Crítica | Olhos que condenam



Sinopse: Baseado em uma história real que tomou conta dos Estados Unidos, Olhos que Condenam narra o caso notório de cinco jovens negros, rotulados como os Central Park Five, que foram condenados por um estupro que não cometeram. A série retrata sobre os adolescentes do Harlem - Antron McCray, Kevin Richardson, Yusef Salaam, Raymond Santana e Korey Wise. Começando na primavera de 1989, quando foram questionados sobre o incidente, os quatro episódios discorrem por 25 anos, destacando a exoneração em 2002 e o acordo firmado com a cidade de Nova York em 2014.


Preconceito: palavra que é baseada unicamente em um sentimento hostil motivado por hábitos de julgamento ou generalizações apressadas, significa uma ideia ou conceito formado antecipadamente e sem fundamento sério ou imparcial.

Fundamentada nesta palavra e em sua Etimologia que Ava Duvernay, dirigiu e escreveu de maneira tão necessária a degradante e desumanizadora história dos 5 ‘meninos’ do Central Park.

Olhos que condenam, estreou ontem (31) na Netflix com 4 episódios de tirar o fôlego, em meio a uma narrativa que aborda de maneira muito real o drama de Antron McCray, Kevin Richardson, Yusef Salaam, Raymond Santana e Korey Wise.


Divulgação Netflix

Desde que a minissérie foi anunciada, confesso que estava muito curiosa; desconhecia o caso, mas queria muito ver como o caso seria abordado, exatamente por se tratar de um assunto tão delicado, e tocar na ferida da discriminação racial e do sistema carcerário falho que visa resultados e não a justiça.

Ava conseguiu tocar em pontos cruciais, desde a abordagem aos menores (na época), permeando pelo julgamento, até o trato dentro dos presídios; Ela é direta em apontar as dificuldades em se viver em uma sociedade que visa status financeiro, cor e religião relacionando todos esses fatores.
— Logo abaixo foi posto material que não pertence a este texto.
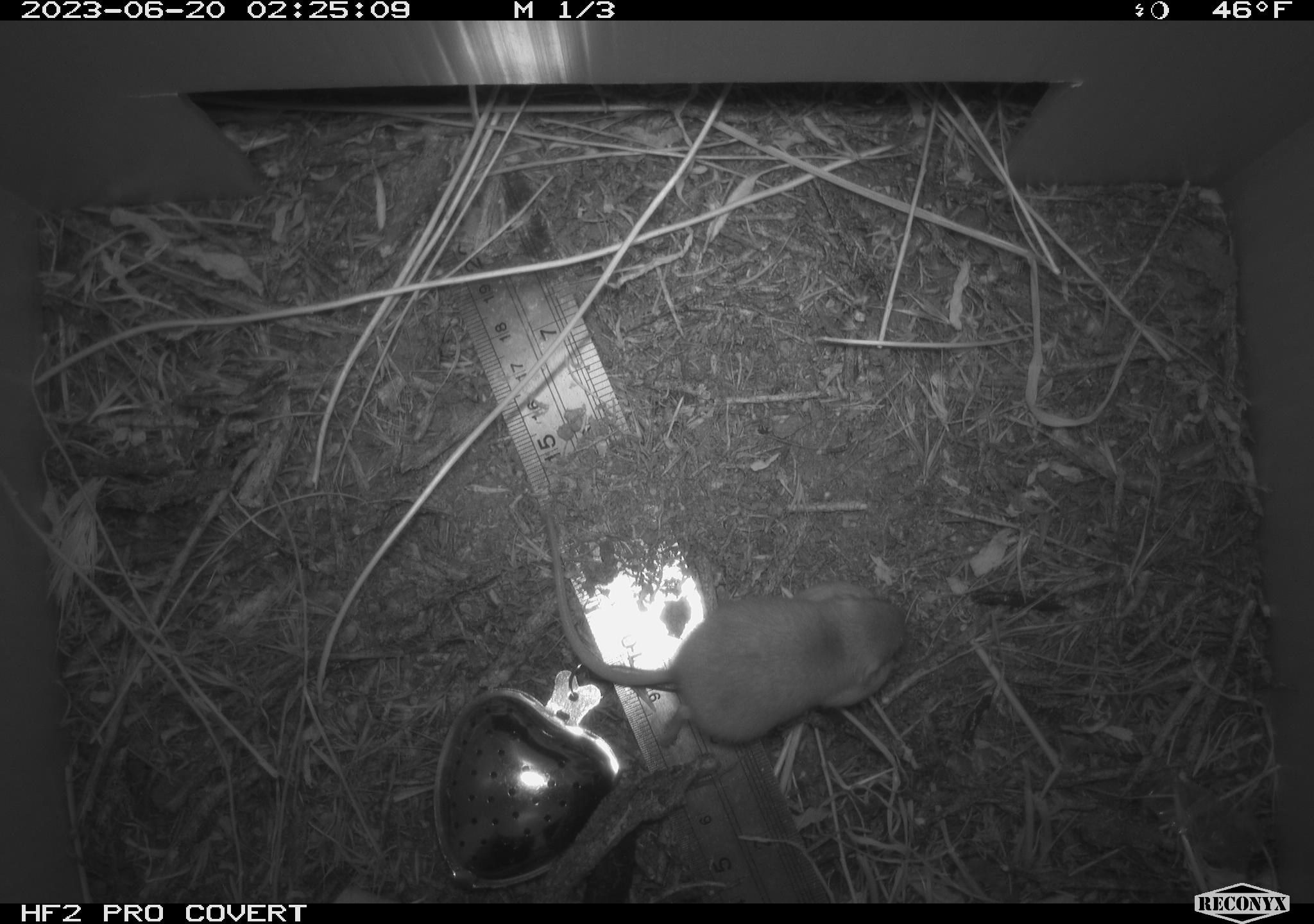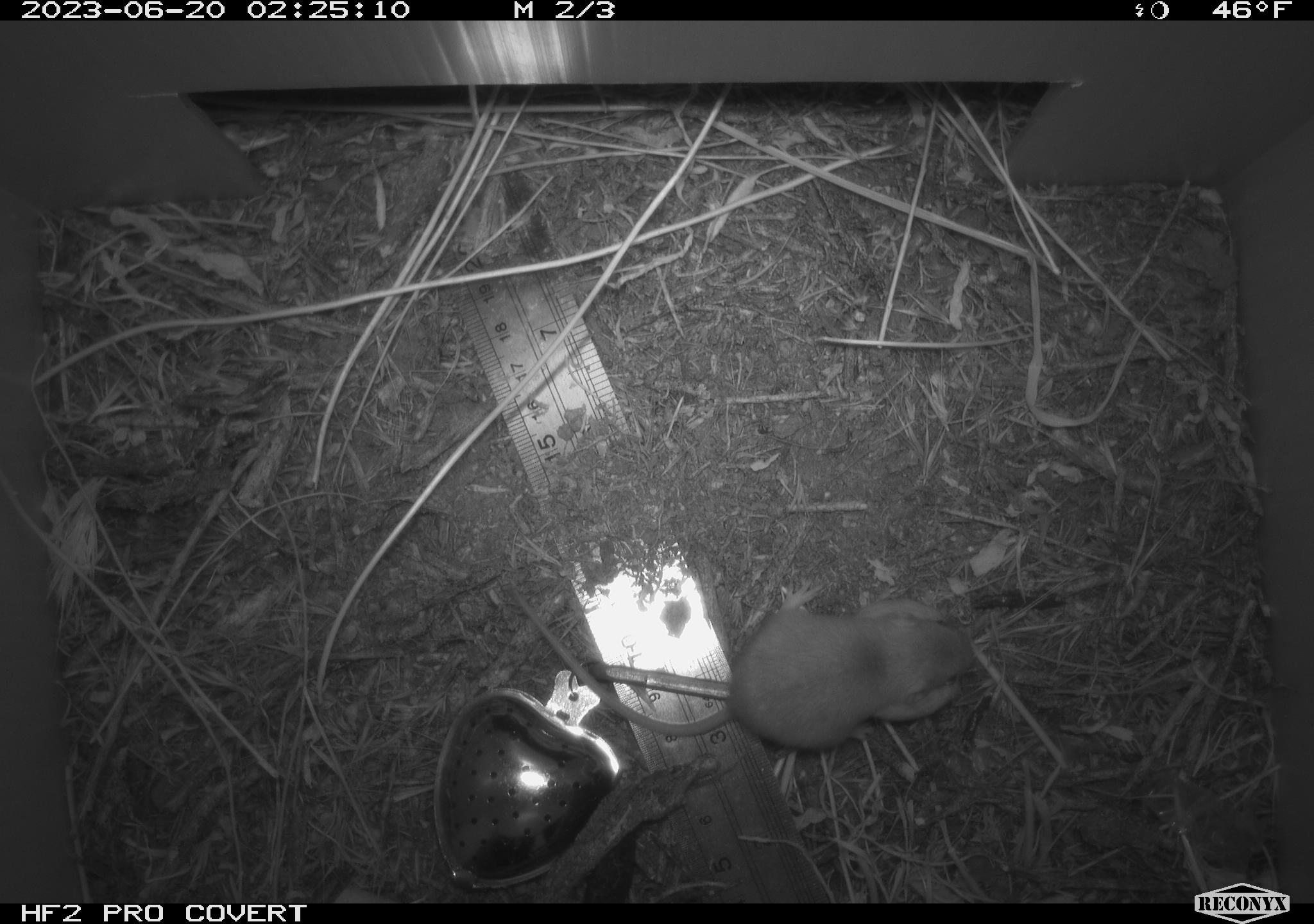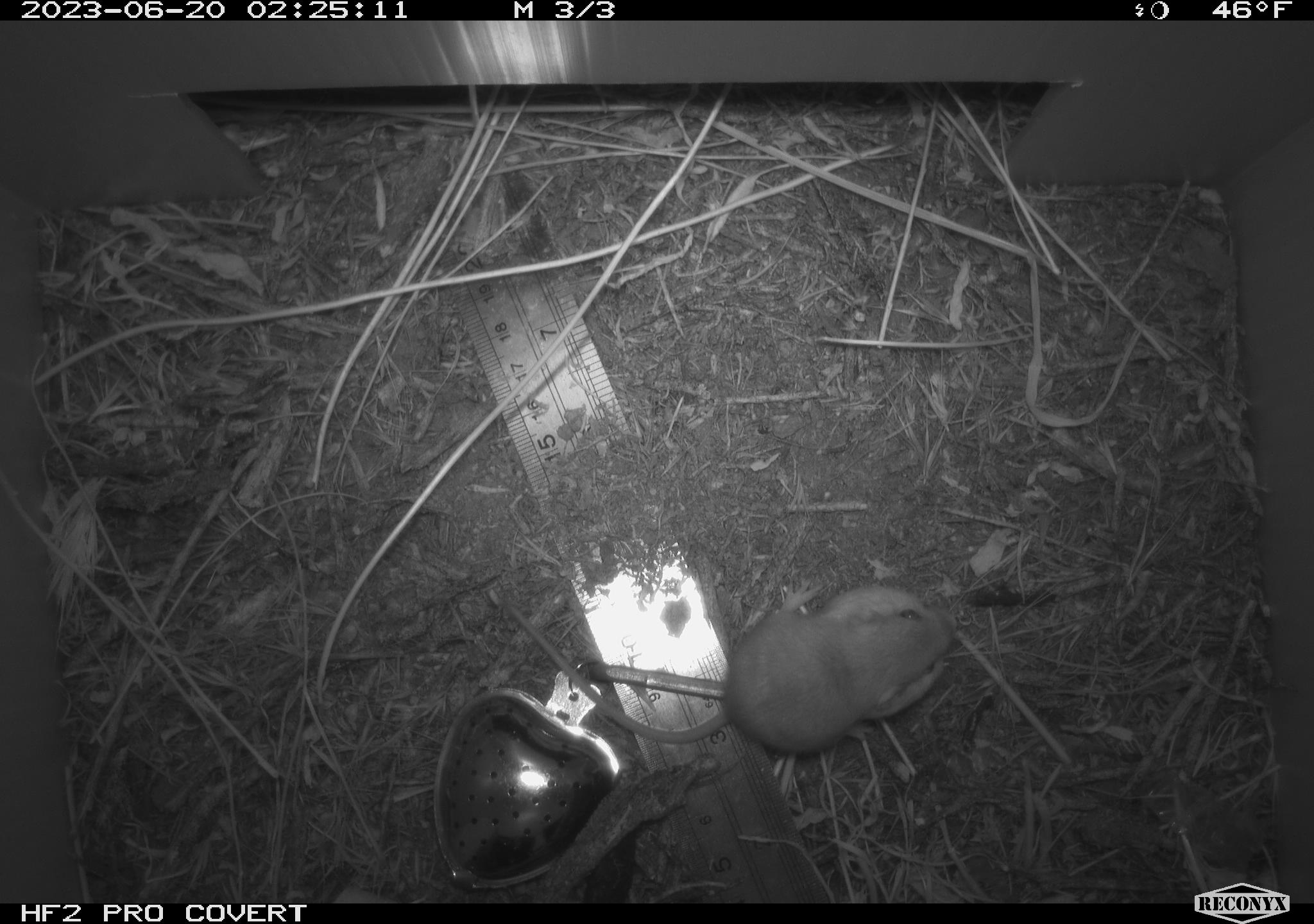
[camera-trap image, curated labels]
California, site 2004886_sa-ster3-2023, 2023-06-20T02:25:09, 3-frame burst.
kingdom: Animalia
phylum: Chordata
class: Mammalia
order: Rodentia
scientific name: Rodentia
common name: mouse species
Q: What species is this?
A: Mouse species (Rodentia).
O ego e a necessidade de acusar alguém pelo estupro de uma corredora de maneira rápida, aliados a um grupo de jovens negros detidos,  foi um prato cheio para tornar aqueles culpados pela sociedade, por natureza, Réus reais aos olhos da mídia e da (in)justiça.


Divulgação Netflix

Em 5 horas de show, vemos inocentes, crianças inocentes, se tornarem homens subjugados, e arcando com as consequências do encarceramento. O reingresso na sociedade, se torna outro ponto de exploração , tendo em vista o estigma de um crime não cometido e a ressocialização (quase) inexistente.

“Uma vez que eles te pegam, eles ficam com você”.
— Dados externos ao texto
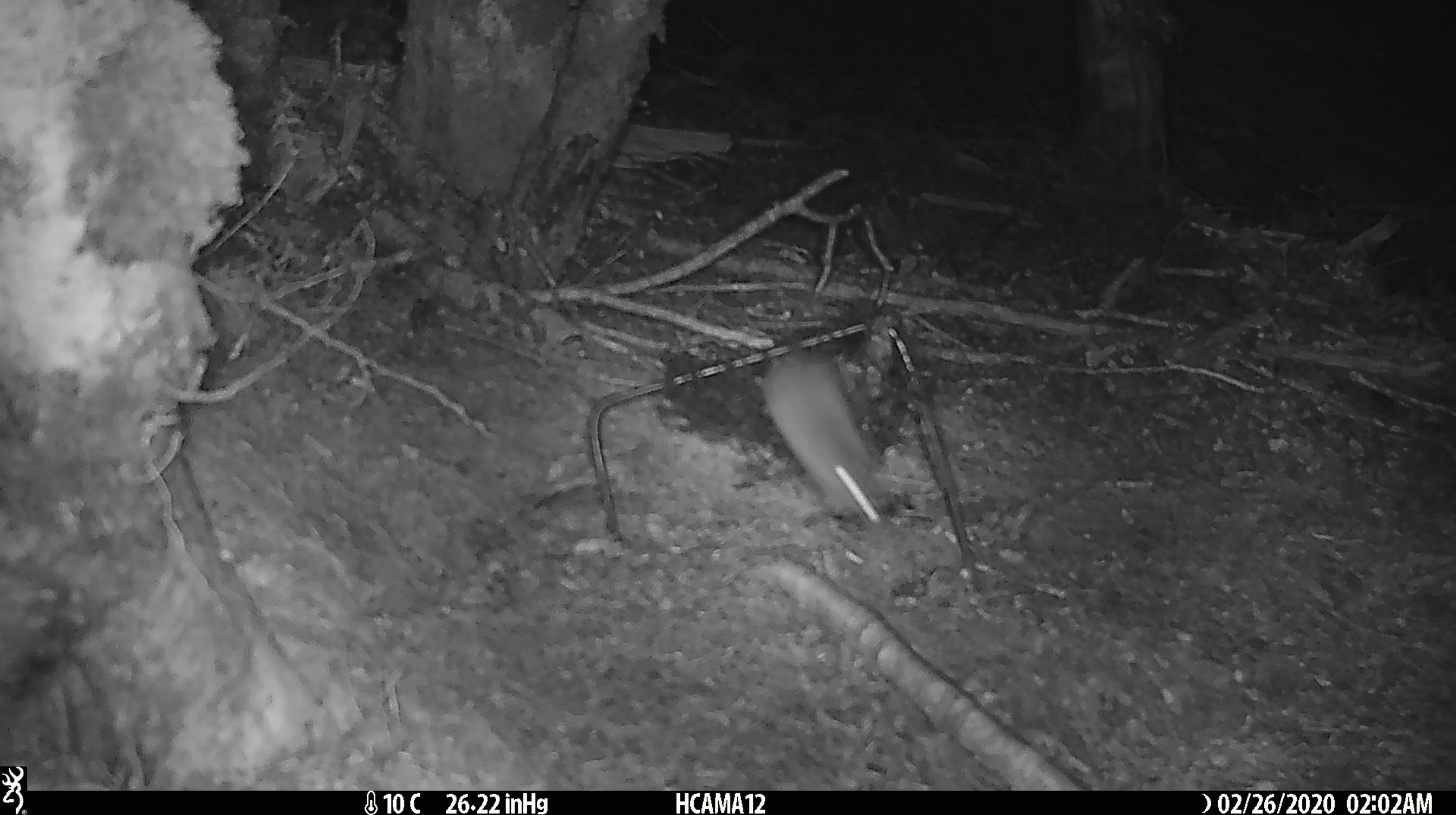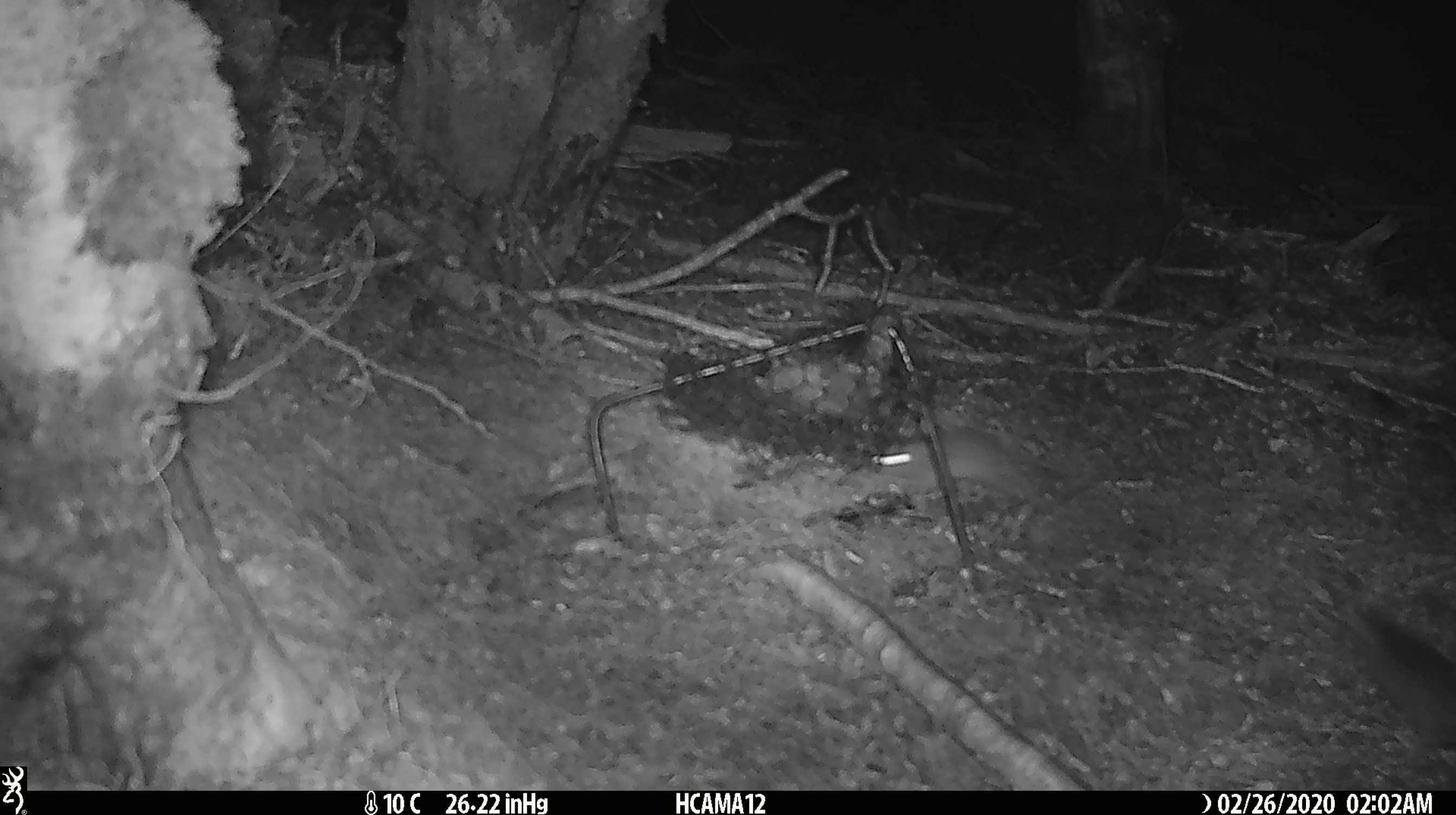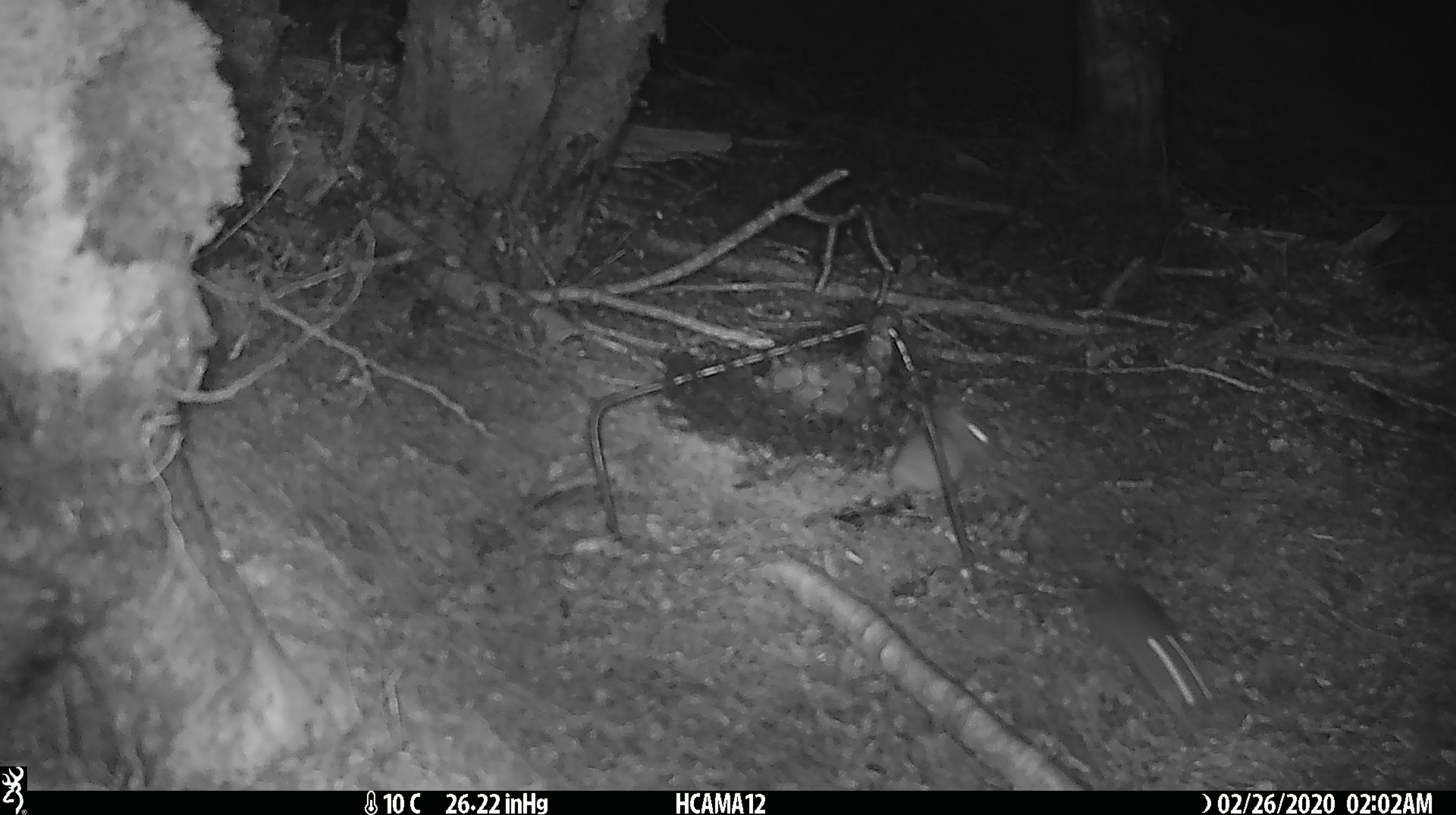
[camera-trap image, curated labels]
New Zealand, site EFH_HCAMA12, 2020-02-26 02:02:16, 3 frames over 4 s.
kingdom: Animalia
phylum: Chordata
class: Mammalia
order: Rodentia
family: Muridae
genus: Mus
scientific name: Mus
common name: mouse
Se dentro deste contexto eu pudesse mencionar o que mais me chocou, com certeza seria Korey Wise (principalmente pela trajetória que levou ele até a delegacia, até a prisão) ele era o mais velho (16 anos) dos meninos acusados e foi parar direto no sistema carcerário, ao invés do reformatório; ele cumpriu pena por 11 anos, perdeu contato com a mãe, não tem nenhum suporte financeiro (e é penalizado por isso). Temos um episódio totalmente dedicado a ele de tão intenso que é, nosso limite é o dele e é tão absurdo que se não fosse uma história real, seria impossível acreditar.


Divulgação Netflix


Tenha calma aos assistir “Olhos que condenam” e esteja disposto a se emocionar, indignar e se transformar após essa experiência.